DATASET RECORDS =
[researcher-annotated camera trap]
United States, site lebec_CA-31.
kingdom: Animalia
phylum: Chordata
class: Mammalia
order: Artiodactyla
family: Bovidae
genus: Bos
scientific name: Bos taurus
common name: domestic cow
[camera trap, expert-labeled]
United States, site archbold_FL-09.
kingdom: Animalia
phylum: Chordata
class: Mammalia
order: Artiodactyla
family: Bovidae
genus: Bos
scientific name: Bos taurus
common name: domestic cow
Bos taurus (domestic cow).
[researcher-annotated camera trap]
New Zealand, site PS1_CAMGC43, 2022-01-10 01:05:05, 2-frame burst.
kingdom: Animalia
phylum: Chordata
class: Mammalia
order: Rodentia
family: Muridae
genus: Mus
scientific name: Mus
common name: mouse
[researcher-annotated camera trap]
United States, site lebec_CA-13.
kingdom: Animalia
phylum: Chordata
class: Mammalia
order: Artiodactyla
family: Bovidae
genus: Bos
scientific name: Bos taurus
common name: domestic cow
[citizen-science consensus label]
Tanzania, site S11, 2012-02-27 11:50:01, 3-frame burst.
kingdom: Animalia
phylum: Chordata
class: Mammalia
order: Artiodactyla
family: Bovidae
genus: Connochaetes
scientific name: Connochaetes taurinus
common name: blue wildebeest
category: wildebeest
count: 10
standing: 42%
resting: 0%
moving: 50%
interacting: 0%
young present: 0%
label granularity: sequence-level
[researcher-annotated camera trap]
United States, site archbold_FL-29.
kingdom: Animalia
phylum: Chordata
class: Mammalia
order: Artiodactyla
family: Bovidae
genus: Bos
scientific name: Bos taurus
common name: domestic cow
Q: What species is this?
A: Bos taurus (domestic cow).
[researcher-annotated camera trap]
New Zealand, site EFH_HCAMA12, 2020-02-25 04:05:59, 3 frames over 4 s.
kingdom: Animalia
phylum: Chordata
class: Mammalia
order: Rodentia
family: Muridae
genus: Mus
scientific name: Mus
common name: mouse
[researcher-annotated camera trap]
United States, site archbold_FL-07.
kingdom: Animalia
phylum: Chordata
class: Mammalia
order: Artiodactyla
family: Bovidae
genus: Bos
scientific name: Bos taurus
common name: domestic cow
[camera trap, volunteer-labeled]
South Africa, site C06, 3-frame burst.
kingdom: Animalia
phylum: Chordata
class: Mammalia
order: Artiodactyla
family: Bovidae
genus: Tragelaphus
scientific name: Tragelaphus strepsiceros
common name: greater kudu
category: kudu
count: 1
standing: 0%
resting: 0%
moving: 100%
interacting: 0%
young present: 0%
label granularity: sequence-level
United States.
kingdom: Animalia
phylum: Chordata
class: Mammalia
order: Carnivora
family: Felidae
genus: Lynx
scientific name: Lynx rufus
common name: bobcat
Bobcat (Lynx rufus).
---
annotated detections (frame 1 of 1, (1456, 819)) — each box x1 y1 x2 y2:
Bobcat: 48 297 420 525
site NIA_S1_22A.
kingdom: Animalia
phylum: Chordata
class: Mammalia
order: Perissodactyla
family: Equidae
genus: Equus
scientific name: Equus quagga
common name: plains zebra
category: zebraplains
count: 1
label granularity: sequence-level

TASK INSTRUCTIONS = In the records, how many lines include the string "States"? The answer is that number alone.

WRITTEN SOLUTION = 6